## Prompt
Note how many lines in the entries below contain the string "white", and answer with that number and no other text.

*** Opening Record extracts ***

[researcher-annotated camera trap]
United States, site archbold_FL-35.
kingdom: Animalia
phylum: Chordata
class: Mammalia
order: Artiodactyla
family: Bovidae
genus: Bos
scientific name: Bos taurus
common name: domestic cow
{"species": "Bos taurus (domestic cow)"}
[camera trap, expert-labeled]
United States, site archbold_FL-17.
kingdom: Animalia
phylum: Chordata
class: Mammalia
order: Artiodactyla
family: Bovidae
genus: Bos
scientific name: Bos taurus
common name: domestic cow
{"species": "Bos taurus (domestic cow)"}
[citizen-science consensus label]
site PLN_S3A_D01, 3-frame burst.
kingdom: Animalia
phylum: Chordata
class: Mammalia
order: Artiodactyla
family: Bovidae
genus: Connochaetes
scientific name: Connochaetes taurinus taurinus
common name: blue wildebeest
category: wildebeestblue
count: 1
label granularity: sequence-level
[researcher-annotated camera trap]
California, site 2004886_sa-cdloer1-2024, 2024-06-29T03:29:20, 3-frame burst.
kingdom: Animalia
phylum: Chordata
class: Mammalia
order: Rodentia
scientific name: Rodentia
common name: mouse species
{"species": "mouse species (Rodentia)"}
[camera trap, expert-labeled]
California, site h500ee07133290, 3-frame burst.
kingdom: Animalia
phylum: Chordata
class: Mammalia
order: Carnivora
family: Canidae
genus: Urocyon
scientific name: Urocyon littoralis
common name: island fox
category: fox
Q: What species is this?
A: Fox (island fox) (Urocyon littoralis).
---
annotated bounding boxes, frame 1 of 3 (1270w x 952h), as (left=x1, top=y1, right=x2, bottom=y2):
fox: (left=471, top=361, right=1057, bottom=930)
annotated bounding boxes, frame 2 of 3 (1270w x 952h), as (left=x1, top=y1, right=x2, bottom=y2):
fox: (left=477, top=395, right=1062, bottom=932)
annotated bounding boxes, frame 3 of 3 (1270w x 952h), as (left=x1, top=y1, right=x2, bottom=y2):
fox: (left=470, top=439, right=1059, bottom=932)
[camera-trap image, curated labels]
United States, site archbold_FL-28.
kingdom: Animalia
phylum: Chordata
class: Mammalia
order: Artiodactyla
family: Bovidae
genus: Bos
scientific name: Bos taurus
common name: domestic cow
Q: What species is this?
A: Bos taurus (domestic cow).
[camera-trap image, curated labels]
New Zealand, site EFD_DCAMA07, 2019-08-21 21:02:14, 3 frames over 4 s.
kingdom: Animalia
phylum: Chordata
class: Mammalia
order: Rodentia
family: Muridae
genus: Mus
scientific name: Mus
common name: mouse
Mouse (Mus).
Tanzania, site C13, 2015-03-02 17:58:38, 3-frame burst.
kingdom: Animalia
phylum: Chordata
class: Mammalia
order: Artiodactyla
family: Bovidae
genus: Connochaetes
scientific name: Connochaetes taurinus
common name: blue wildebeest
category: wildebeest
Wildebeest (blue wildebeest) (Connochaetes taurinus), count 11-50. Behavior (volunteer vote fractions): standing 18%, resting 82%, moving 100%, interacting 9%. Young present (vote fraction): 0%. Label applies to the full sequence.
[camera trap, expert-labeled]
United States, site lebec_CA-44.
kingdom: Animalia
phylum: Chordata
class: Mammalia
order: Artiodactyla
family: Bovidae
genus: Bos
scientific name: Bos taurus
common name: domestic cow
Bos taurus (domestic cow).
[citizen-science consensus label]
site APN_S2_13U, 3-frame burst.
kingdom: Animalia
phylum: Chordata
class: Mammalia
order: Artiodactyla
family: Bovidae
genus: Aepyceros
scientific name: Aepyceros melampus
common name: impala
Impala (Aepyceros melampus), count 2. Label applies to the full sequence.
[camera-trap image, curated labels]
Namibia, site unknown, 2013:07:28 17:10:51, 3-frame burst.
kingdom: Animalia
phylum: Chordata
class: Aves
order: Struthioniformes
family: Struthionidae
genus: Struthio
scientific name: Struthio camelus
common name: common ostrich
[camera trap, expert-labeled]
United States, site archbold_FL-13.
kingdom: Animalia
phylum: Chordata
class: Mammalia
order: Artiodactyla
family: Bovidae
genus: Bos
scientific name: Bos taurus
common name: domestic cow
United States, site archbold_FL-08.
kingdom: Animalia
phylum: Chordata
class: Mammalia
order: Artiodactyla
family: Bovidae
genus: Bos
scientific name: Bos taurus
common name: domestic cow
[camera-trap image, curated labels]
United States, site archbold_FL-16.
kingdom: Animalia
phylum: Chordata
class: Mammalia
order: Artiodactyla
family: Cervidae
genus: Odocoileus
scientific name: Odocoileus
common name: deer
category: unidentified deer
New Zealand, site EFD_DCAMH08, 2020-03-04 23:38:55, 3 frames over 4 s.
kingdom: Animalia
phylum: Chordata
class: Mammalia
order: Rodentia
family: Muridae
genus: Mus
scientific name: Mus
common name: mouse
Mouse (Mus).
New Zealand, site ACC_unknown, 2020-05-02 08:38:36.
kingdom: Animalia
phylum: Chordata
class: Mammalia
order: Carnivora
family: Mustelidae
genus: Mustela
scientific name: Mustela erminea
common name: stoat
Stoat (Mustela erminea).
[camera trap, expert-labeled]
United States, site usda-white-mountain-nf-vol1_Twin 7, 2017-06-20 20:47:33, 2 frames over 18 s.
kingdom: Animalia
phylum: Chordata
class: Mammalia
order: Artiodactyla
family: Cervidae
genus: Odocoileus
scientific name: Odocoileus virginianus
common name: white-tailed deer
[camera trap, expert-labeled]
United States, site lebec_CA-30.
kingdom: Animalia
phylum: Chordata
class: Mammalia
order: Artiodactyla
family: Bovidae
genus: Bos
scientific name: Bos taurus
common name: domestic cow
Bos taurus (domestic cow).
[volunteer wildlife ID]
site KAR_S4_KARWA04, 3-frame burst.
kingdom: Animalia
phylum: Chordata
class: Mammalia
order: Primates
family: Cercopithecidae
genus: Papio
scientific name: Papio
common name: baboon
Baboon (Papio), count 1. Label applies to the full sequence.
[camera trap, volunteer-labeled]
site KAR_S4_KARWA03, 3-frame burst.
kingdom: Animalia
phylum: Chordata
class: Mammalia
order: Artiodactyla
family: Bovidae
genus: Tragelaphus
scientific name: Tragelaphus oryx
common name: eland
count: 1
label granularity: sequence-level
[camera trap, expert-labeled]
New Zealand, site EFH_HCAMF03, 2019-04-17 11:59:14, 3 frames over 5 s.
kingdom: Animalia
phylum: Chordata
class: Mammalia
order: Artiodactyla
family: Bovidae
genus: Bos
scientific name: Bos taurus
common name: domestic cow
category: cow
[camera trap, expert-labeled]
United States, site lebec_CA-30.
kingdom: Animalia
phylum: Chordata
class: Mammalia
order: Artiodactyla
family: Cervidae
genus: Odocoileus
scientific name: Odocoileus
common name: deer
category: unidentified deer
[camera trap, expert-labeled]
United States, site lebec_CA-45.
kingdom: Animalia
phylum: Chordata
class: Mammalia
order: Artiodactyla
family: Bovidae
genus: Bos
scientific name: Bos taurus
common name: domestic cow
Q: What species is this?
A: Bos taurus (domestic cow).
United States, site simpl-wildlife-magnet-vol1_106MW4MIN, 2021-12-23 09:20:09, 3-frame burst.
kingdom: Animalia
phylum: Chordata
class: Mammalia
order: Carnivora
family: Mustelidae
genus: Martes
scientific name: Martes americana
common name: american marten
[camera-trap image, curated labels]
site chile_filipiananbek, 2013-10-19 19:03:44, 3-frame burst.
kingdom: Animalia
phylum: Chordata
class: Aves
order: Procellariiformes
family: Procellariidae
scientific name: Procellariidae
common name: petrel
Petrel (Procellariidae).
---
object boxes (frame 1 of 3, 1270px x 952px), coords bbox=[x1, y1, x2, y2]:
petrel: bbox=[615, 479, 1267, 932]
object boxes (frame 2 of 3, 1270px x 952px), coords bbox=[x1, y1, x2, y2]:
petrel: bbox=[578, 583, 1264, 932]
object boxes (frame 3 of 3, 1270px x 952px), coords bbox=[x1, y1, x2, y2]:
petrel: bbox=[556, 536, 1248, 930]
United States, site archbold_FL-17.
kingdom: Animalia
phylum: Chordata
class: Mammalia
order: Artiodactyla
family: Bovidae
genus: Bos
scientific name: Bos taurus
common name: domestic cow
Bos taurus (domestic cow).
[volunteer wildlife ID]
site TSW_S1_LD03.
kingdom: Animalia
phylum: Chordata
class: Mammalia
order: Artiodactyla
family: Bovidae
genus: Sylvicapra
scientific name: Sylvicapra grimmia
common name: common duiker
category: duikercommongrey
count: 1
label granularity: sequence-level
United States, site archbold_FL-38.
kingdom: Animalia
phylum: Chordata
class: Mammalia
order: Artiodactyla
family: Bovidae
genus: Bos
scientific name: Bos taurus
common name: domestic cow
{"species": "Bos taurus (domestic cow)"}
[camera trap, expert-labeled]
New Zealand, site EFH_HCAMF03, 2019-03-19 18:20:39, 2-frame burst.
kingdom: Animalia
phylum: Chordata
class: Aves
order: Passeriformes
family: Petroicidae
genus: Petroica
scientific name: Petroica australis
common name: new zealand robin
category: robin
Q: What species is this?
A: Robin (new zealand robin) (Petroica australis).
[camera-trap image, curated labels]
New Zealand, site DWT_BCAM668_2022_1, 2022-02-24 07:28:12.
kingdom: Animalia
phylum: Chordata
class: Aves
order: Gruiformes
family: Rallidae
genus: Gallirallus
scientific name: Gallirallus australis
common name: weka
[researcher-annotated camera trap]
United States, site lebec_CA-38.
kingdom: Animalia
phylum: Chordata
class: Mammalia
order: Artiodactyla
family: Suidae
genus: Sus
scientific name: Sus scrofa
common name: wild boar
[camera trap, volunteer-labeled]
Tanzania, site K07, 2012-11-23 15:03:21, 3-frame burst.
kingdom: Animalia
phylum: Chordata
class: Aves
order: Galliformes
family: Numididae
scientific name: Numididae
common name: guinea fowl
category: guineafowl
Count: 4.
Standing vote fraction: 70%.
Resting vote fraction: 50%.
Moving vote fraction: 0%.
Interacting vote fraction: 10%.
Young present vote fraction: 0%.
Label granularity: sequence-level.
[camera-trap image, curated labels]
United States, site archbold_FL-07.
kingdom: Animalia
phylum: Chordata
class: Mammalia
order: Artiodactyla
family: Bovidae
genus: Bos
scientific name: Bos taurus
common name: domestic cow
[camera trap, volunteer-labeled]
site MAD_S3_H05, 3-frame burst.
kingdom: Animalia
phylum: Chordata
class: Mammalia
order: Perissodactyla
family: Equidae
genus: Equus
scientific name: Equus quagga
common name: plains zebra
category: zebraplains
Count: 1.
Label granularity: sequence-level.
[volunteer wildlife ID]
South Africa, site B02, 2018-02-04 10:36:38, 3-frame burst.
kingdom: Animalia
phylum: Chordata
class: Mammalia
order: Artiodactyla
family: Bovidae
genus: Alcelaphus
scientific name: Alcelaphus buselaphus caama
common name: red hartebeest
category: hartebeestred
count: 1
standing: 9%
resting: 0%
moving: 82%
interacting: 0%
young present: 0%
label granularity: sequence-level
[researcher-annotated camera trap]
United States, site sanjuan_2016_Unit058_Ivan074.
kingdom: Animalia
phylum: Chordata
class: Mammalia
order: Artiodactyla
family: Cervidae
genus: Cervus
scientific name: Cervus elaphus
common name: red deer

*** Closing Record extracts ***

## Exercise solution
2